Instructions to follow:
Where in the entries below does "over" appear? Copy every line that has it.

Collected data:
□ □ □ □ □ □ □
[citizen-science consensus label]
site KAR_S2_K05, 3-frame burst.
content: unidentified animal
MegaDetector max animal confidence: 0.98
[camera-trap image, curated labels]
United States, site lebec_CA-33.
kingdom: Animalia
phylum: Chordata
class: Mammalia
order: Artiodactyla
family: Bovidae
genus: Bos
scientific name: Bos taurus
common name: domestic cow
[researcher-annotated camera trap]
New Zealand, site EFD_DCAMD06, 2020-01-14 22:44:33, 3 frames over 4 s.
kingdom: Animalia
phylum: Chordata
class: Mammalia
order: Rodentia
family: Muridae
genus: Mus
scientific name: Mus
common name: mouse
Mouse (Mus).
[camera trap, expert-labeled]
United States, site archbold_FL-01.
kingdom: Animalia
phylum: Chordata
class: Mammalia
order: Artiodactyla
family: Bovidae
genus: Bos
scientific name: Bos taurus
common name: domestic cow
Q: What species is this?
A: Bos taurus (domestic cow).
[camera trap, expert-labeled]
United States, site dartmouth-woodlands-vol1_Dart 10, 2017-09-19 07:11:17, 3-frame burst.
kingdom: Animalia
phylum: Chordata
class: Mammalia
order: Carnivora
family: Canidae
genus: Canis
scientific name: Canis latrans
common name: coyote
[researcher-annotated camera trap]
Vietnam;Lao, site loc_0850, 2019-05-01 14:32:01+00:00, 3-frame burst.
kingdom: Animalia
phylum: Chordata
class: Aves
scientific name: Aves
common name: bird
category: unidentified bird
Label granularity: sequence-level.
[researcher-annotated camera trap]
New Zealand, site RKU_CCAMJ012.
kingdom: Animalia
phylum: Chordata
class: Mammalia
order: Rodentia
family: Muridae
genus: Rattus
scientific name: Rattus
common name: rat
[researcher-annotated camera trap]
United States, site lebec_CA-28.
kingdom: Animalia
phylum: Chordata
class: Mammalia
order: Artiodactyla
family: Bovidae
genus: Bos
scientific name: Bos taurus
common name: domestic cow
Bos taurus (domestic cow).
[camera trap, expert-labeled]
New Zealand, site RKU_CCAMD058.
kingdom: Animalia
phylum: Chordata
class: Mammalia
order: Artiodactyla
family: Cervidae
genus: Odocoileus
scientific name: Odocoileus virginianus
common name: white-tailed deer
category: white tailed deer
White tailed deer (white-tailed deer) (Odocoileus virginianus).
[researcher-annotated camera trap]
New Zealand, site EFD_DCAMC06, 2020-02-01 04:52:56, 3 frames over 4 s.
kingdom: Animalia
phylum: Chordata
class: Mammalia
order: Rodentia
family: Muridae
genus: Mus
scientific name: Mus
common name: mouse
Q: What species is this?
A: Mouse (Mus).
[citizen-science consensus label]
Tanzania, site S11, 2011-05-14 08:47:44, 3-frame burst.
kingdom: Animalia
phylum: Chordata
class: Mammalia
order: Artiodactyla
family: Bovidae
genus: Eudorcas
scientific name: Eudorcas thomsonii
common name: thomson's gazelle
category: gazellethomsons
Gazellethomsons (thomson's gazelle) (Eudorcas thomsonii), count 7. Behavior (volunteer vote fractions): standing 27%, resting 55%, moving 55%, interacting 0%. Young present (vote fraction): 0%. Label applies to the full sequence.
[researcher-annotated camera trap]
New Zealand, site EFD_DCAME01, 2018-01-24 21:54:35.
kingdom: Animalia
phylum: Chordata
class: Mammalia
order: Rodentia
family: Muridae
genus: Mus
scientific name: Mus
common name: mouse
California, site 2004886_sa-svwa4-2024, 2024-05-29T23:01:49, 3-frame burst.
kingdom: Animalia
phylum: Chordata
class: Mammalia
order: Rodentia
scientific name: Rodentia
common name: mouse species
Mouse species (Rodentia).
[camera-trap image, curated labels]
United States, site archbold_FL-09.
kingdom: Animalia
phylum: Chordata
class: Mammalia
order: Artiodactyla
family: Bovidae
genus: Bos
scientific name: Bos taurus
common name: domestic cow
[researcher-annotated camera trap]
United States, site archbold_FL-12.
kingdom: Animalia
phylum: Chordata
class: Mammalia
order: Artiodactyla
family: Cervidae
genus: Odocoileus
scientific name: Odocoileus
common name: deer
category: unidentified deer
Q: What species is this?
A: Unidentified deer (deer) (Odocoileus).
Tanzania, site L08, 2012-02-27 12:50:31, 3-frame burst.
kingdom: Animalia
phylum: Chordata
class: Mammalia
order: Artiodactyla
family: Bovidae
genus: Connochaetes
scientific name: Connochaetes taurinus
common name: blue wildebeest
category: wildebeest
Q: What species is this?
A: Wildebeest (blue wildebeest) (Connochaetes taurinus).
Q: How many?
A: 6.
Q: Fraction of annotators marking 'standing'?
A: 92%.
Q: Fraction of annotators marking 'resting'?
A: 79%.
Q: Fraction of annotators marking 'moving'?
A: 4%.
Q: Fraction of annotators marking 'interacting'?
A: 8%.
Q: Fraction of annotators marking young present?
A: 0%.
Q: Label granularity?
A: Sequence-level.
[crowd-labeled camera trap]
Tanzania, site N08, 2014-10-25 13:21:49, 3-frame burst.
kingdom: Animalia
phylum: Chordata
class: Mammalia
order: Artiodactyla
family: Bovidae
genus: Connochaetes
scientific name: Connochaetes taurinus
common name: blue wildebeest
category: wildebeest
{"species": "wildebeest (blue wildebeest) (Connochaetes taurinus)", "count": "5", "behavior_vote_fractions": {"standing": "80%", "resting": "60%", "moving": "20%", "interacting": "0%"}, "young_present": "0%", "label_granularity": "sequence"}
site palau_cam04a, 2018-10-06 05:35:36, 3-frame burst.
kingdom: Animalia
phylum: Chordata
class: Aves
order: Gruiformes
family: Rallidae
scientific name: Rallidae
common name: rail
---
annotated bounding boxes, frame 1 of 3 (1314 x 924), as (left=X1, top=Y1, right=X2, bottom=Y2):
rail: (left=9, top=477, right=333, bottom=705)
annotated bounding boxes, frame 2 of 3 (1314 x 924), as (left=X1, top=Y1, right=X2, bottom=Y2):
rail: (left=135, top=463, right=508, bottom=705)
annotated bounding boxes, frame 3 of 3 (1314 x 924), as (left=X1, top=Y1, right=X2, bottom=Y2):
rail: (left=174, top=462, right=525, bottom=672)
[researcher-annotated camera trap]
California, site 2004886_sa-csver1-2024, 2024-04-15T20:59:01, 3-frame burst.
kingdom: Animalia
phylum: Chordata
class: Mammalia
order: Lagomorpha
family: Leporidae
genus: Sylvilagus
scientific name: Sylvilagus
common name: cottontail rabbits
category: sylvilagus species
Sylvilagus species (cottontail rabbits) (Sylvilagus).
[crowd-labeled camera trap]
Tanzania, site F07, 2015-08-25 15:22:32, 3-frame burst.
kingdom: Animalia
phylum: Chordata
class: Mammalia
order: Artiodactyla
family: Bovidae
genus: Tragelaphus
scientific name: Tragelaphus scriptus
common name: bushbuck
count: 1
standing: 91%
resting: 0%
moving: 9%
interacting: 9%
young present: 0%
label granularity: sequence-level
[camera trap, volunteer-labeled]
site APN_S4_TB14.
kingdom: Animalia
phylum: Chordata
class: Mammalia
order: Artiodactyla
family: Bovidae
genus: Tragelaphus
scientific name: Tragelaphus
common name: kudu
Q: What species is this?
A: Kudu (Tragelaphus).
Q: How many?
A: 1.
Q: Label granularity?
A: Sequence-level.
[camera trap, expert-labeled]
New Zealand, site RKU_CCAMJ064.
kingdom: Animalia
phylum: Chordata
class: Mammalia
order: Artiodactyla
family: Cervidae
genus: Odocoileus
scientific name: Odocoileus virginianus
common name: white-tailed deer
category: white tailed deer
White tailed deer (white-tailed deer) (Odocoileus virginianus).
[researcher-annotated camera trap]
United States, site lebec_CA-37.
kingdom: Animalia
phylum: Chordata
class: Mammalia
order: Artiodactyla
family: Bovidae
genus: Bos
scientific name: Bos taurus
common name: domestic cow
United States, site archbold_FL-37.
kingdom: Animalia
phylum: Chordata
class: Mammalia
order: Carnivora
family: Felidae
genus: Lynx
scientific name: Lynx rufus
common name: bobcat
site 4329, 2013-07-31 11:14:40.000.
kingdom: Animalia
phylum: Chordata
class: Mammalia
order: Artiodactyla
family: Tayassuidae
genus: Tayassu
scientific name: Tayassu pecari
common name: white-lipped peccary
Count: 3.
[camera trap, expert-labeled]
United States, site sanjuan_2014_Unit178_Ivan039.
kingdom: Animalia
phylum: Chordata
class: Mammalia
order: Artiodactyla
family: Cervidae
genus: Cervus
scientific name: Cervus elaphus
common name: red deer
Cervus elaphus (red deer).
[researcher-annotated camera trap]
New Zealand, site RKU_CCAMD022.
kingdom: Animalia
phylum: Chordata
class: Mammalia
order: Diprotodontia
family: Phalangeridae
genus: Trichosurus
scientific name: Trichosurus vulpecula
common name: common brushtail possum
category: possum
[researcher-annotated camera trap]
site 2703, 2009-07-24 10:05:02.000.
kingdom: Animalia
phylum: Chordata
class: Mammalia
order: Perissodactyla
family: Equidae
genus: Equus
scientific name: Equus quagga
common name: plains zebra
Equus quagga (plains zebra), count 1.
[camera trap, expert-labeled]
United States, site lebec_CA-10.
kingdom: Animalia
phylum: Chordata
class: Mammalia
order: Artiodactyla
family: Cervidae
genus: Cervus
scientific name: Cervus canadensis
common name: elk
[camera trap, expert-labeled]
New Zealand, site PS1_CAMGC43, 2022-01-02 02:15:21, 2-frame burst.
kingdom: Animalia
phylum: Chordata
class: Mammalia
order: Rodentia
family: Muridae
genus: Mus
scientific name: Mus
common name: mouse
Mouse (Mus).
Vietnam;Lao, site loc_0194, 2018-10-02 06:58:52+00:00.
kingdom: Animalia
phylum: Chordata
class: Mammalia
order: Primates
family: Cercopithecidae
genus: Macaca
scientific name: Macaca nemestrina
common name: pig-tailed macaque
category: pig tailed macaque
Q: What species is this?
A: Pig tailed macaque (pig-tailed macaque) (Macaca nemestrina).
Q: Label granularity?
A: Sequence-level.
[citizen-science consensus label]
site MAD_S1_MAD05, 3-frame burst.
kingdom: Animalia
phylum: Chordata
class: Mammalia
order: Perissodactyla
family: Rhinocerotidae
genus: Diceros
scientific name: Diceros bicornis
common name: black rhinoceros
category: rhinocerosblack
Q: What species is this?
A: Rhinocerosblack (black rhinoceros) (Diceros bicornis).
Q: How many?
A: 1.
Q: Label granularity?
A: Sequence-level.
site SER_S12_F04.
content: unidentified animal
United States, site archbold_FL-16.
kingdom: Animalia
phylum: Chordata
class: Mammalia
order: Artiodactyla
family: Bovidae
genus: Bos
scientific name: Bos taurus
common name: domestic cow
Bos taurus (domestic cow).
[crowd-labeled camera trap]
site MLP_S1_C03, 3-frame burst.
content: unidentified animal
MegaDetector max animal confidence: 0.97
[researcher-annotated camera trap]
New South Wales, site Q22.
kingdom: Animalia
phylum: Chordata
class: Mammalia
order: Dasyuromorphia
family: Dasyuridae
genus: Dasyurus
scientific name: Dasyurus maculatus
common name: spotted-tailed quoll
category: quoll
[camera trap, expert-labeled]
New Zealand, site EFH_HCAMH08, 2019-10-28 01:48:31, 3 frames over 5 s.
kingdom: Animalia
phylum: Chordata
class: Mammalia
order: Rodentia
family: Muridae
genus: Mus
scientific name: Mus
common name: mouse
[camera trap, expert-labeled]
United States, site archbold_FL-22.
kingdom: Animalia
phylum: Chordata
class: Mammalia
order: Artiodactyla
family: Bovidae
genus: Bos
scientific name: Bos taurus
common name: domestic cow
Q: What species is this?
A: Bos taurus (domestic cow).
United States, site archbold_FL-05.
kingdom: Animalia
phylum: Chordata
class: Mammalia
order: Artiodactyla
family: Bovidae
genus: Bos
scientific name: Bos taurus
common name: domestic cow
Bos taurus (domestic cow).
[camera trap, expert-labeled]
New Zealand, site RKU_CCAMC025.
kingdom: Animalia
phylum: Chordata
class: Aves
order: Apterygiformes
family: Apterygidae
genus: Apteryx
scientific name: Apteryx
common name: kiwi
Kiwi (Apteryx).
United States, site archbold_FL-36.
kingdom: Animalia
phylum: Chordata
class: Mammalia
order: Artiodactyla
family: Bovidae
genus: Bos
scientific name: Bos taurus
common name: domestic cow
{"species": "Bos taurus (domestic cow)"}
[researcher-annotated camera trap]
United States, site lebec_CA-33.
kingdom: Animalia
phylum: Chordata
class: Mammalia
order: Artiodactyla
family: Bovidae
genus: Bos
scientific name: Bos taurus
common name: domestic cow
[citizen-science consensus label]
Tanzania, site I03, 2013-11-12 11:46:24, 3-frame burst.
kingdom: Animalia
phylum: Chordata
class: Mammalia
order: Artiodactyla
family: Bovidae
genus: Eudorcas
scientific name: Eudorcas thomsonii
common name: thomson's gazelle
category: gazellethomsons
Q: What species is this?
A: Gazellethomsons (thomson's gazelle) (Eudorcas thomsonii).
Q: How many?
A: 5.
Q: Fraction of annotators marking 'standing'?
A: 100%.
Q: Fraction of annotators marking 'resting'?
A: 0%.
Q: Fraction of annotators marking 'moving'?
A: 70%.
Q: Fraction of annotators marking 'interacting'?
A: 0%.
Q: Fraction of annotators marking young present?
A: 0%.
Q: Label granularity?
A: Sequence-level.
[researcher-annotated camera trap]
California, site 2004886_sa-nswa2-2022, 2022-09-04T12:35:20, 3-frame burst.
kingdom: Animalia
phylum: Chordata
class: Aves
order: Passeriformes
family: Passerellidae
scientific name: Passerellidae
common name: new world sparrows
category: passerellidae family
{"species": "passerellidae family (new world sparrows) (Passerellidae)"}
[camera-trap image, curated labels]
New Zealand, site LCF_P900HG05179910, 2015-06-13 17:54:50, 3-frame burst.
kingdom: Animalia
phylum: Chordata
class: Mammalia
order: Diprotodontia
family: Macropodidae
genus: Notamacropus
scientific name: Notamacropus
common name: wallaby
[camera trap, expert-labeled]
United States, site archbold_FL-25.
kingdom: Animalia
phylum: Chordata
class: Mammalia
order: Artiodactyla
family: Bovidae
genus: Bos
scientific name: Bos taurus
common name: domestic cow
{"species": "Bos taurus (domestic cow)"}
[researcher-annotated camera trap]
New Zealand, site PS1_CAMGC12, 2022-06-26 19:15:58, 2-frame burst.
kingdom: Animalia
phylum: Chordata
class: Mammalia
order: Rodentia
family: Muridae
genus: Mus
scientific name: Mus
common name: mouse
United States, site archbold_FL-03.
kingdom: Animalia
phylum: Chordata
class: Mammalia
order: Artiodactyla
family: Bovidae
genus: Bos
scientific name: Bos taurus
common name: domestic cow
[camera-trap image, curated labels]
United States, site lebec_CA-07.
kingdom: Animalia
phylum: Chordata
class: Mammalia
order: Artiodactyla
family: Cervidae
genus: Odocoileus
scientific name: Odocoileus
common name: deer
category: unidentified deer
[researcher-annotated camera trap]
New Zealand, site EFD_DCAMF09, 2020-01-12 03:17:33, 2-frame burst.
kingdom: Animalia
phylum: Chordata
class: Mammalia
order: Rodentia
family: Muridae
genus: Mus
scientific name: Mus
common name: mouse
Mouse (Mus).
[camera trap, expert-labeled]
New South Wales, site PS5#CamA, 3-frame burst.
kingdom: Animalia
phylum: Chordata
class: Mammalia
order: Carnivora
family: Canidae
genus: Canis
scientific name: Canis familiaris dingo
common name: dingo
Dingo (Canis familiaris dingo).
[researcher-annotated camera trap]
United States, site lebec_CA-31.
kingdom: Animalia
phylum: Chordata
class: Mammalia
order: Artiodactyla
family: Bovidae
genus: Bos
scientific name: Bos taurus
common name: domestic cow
□ □ □ □ □ □ □
Exercise response:
New Zealand, site EFD_DCAMD06, 2020-01-14 22:44:33, 3 frames over 4 s.
New Zealand, site EFD_DCAMC06, 2020-02-01 04:52:56, 3 frames over 4 s.
New Zealand, site EFH_HCAMH08, 2019-10-28 01:48:31, 3 frames over 5 s.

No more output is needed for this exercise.